Our analyses have several limitations. First, although we sampled most FQHC entities, our results may not be generalizable to all NYC FQHCs. Differences may exist between the entities and sites that responded to the survey and those that did not and between the sites with available provider contact information and those without. Second, because some entities had sites that provided services other than medical care, such as dental or mental health care (as reflected in the high number of sites that were excluded), it is likely that the annual number of patients seen by those entities reflects some patients who were only accessing these other services, not medical or STD services. Third, although we directed the survey to the providers most knowledgeable of reproductive health and/or STD management practices, it is possible that the answers given did not accurately reflect policy or practice. Fourth, because we sampled multiple sites for a given entity and prevalence measures were not weighted, entities with a larger number of sites responding to the survey may bias measures of the prevalence of site-level practices.
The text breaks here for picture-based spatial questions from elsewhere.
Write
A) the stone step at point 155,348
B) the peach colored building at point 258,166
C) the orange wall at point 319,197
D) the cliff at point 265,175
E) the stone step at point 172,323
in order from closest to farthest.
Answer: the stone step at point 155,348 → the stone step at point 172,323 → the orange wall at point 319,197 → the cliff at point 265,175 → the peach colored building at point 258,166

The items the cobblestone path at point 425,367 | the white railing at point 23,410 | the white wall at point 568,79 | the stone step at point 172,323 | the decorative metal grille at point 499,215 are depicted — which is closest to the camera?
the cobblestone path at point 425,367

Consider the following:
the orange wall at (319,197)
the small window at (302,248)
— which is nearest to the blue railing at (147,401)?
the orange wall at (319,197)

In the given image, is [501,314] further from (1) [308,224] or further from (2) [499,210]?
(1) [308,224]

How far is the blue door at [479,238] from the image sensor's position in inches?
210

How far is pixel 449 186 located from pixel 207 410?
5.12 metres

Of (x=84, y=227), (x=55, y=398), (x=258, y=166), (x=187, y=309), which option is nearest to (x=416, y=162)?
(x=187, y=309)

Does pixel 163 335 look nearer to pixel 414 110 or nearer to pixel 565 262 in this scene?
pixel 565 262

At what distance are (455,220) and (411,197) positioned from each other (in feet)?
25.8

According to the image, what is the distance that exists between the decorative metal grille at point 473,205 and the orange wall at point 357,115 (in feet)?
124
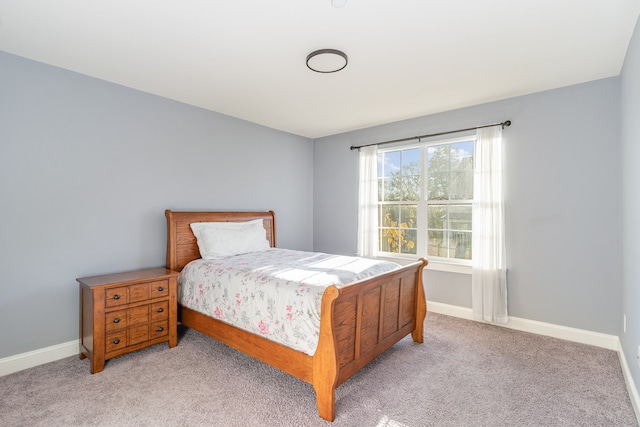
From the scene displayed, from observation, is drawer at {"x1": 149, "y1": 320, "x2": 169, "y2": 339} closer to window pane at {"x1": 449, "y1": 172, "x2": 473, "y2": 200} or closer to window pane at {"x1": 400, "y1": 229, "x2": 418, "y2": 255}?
window pane at {"x1": 400, "y1": 229, "x2": 418, "y2": 255}

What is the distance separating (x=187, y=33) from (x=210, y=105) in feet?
4.93

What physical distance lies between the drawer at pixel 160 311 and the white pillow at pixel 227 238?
63 cm

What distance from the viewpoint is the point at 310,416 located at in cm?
191

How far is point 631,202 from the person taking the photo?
220cm

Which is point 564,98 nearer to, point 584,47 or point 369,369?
point 584,47

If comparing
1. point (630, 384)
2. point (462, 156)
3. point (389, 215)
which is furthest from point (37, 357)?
point (462, 156)

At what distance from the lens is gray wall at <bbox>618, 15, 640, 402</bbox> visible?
78.2 inches

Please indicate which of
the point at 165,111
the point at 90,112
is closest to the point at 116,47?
the point at 90,112

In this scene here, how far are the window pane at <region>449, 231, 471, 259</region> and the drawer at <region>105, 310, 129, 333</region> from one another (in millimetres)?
3451

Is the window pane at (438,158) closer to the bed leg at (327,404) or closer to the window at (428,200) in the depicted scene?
the window at (428,200)

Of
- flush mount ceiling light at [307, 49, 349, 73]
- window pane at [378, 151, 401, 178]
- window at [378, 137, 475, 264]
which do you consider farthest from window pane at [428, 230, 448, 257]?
flush mount ceiling light at [307, 49, 349, 73]

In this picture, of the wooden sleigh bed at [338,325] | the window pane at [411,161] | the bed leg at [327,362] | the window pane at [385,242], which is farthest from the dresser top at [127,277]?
the window pane at [411,161]

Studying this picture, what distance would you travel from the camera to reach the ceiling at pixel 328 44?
1886 millimetres

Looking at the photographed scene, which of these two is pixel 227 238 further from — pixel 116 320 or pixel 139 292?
pixel 116 320
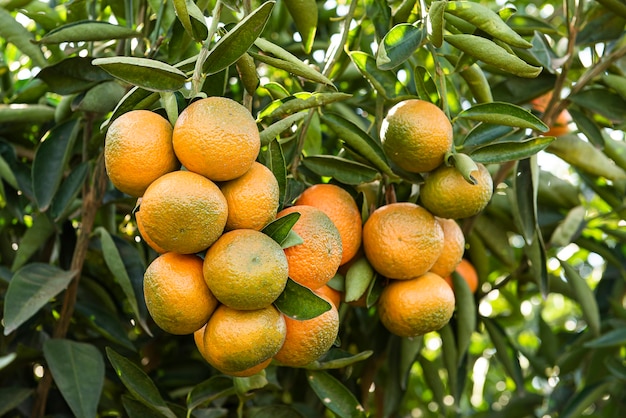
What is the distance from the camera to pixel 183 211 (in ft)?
2.47

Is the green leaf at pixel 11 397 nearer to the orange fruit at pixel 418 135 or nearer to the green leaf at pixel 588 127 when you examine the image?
the orange fruit at pixel 418 135

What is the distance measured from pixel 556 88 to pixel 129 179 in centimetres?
81

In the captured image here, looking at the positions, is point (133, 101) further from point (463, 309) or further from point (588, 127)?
point (588, 127)

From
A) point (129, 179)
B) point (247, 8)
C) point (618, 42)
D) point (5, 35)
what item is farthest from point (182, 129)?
point (618, 42)

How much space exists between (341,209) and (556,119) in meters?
0.59

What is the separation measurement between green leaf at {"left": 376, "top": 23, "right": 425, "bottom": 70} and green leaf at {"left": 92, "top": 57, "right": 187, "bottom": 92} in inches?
10.3

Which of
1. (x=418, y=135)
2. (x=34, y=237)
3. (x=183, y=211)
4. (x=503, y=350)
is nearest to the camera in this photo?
(x=183, y=211)

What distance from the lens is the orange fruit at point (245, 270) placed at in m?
0.76

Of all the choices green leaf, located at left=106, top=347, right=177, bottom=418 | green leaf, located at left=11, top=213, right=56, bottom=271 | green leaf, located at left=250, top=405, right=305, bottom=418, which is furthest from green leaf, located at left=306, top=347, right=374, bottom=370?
green leaf, located at left=11, top=213, right=56, bottom=271

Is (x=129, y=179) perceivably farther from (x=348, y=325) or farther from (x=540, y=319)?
(x=540, y=319)

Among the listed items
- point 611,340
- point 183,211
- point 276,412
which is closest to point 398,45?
point 183,211

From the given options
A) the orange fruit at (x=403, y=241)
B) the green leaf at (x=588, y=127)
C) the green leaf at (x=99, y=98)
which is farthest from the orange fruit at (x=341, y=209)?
the green leaf at (x=588, y=127)

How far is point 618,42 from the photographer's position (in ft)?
4.43

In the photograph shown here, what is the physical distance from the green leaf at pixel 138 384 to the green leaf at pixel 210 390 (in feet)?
0.16
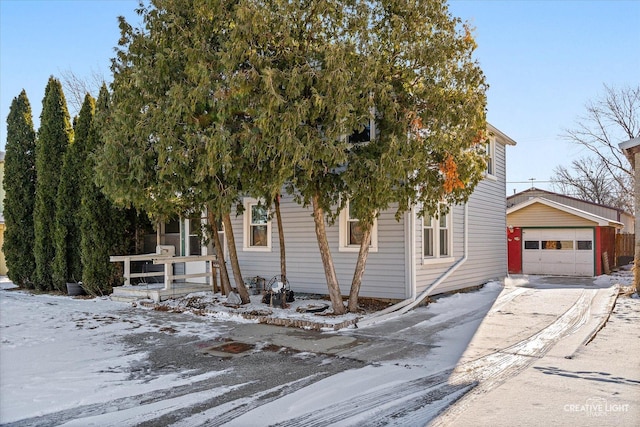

Findings from this analysis are being provided to the entities and sites who responded to the surveys for their consideration and program evaluation. Future analyses that monitor outcomes, such as the number of chlamydial infections diagnosed and the number of patients offered and accepting EPT, would allow direct measurement of the impact of FQHC policies and practices. As the US health care system changes, FQHCs will increasingly provide STD management.12 Expedited partner therapy for chlamydia is endorsed at a national level and legal in NYS. Although NYC FQHCs commonly provide EPT, opportunities for improvement exist. These opportunities include increasing the number of sites providing EPT; increasing the distribution of educational materials with EPT; gaining a better understanding of whether, and how, prescriptions for EPT are presented to a pharmacy and how payment for the medication is handled; and enabling the electronic generation of prescriptions for EPT. These improvements might reduce chlamydial reinfections among FQHC patients.